### Raw data:
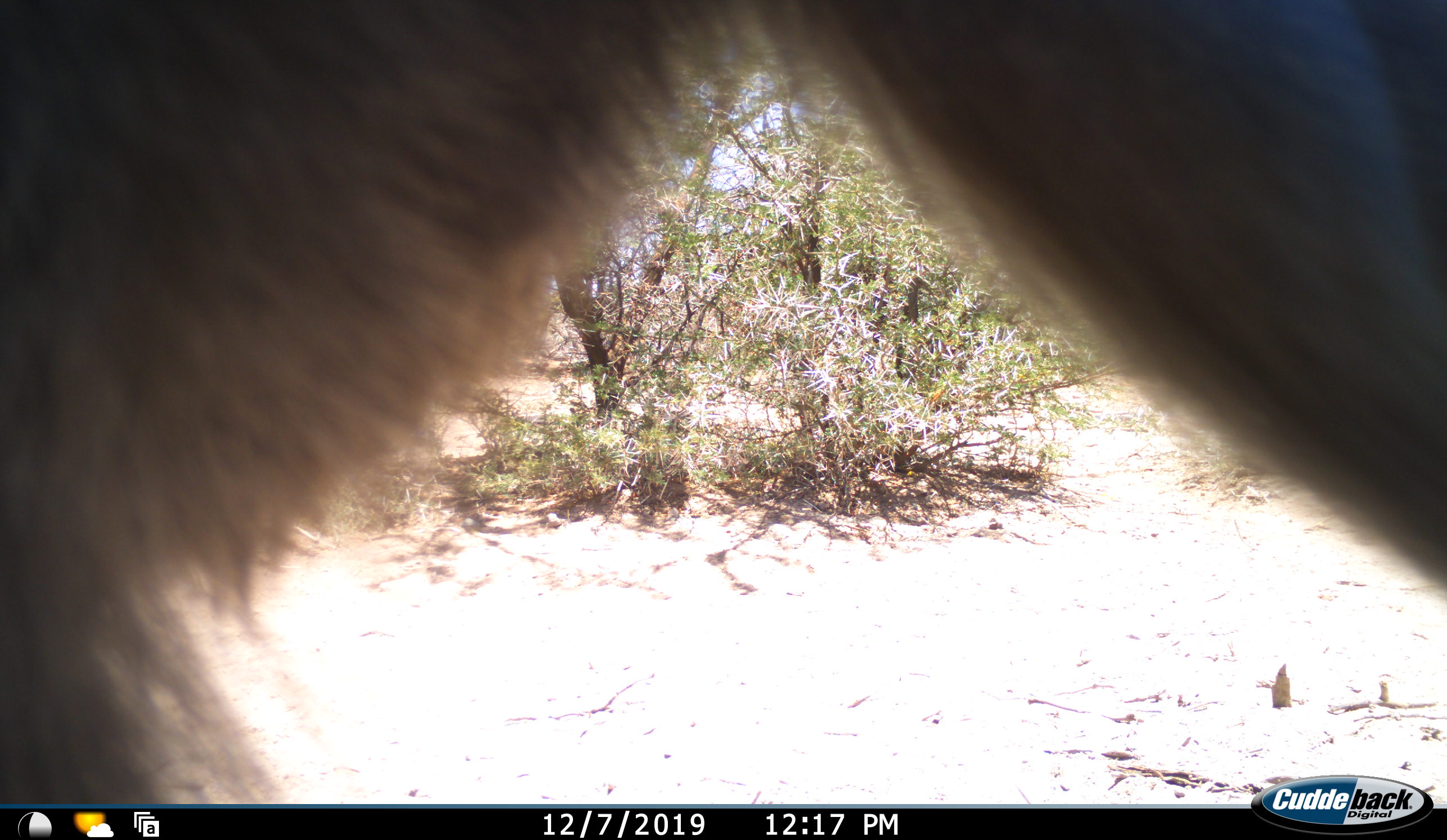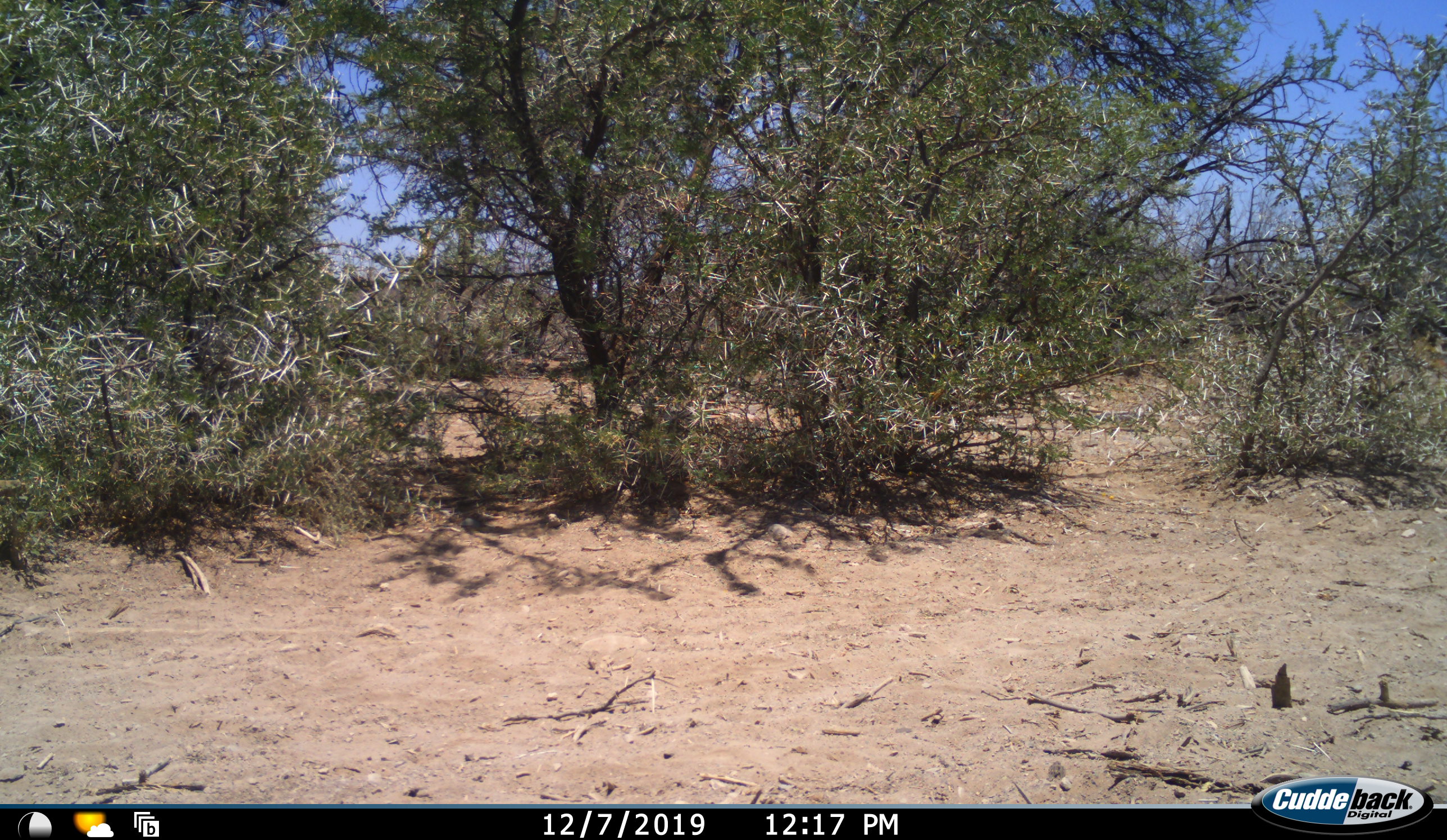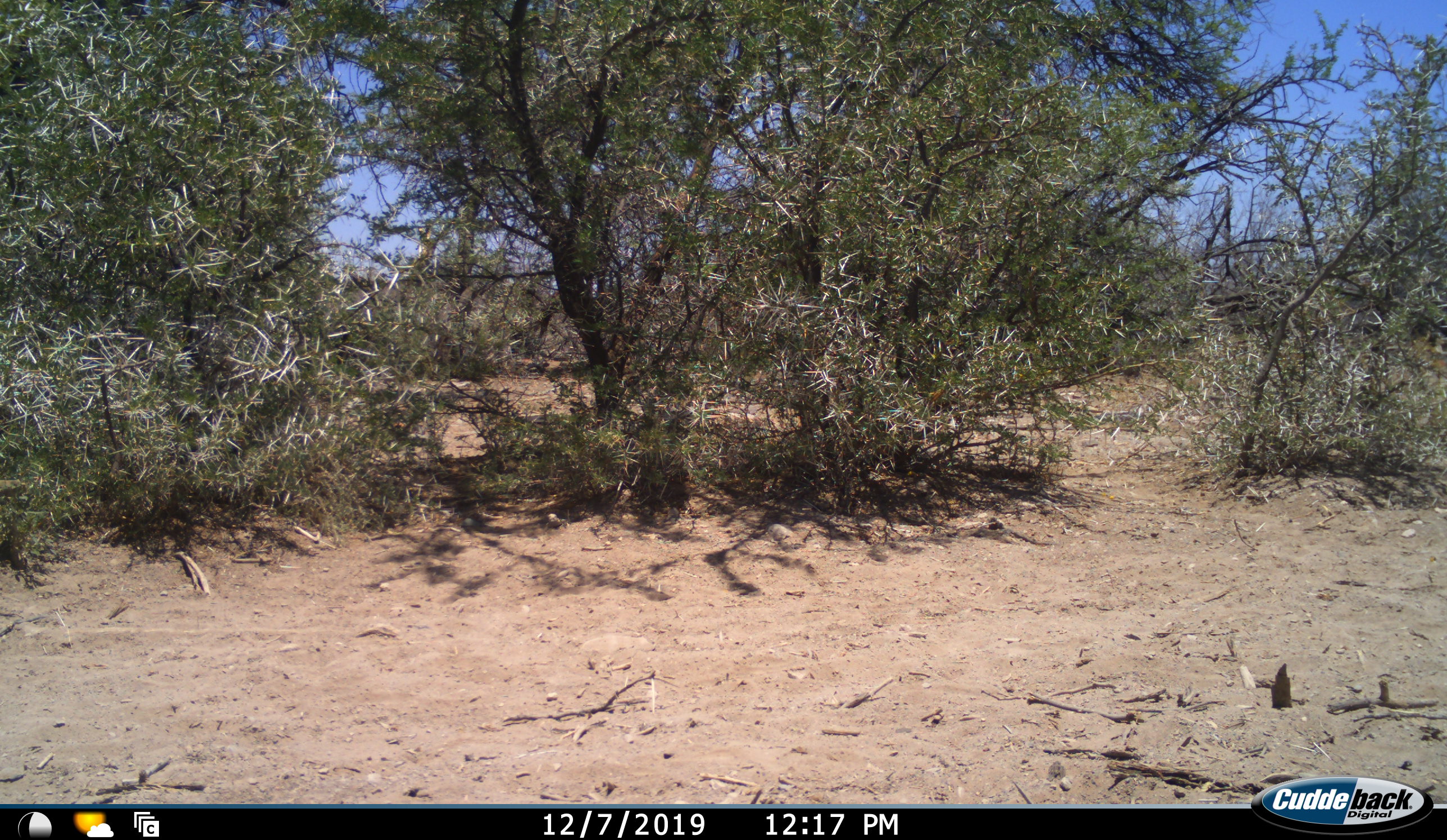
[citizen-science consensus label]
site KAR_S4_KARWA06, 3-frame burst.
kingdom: Animalia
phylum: Chordata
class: Mammalia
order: Primates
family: Cercopithecidae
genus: Papio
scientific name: Papio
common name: baboon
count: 1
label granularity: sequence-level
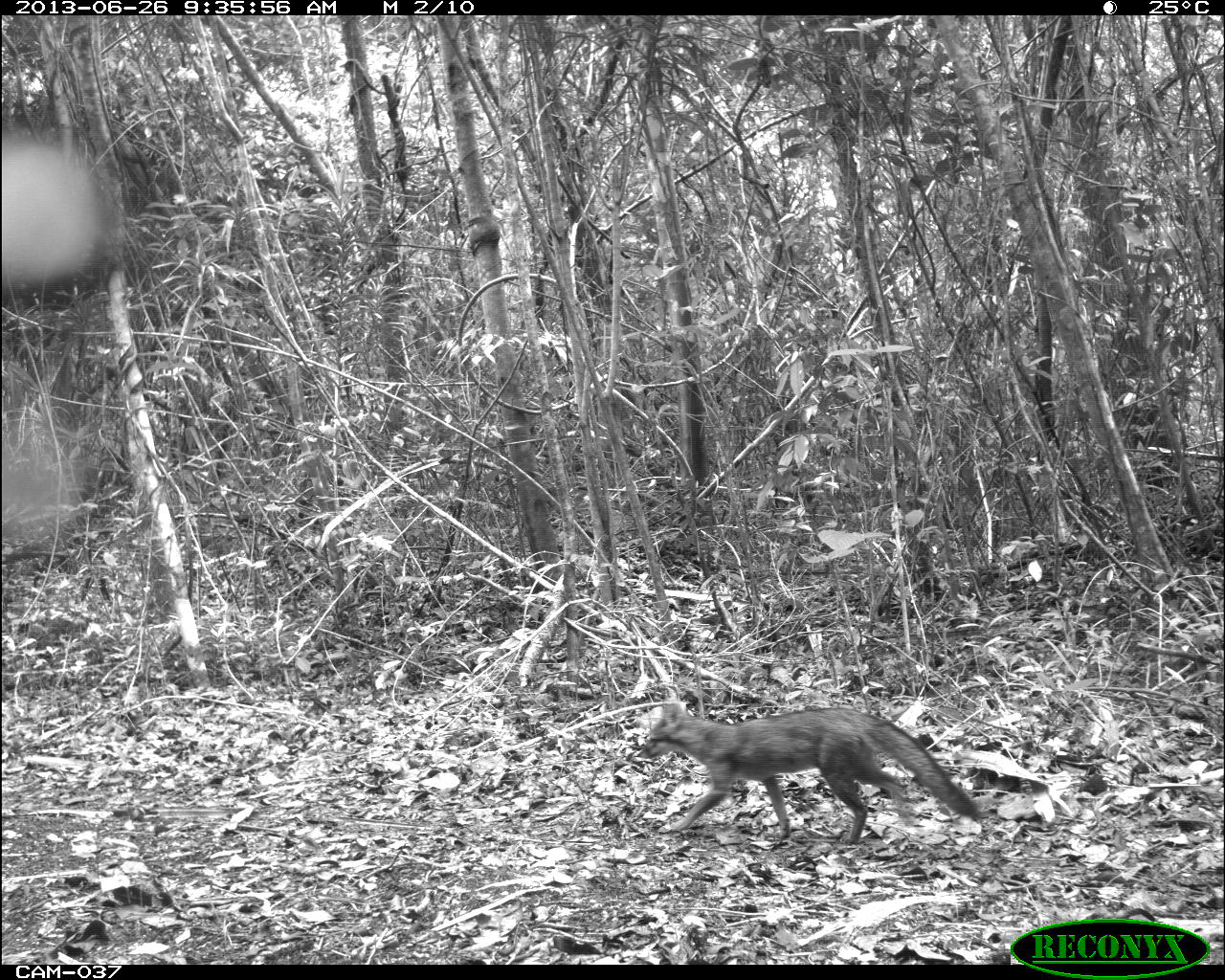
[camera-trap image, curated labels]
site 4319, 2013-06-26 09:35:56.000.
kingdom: Animalia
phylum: Chordata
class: Mammalia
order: Carnivora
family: Canidae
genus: Urocyon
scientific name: Urocyon cinereoargenteus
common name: gray fox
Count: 1.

### Your assignment:
Your answer must be the full listing, copied exactly, with no pictures in it.

### Solution:
[citizen-science consensus label]
site KAR_S4_KARWA06, 3-frame burst.
kingdom: Animalia
phylum: Chordata
class: Mammalia
order: Primates
family: Cercopithecidae
genus: Papio
scientific name: Papio
common name: baboon
count: 1
label granularity: sequence-level
[camera-trap image, curated labels]
site 4319, 2013-06-26 09:35:56.000.
kingdom: Animalia
phylum: Chordata
class: Mammalia
order: Carnivora
family: Canidae
genus: Urocyon
scientific name: Urocyon cinereoargenteus
common name: gray fox
Count: 1.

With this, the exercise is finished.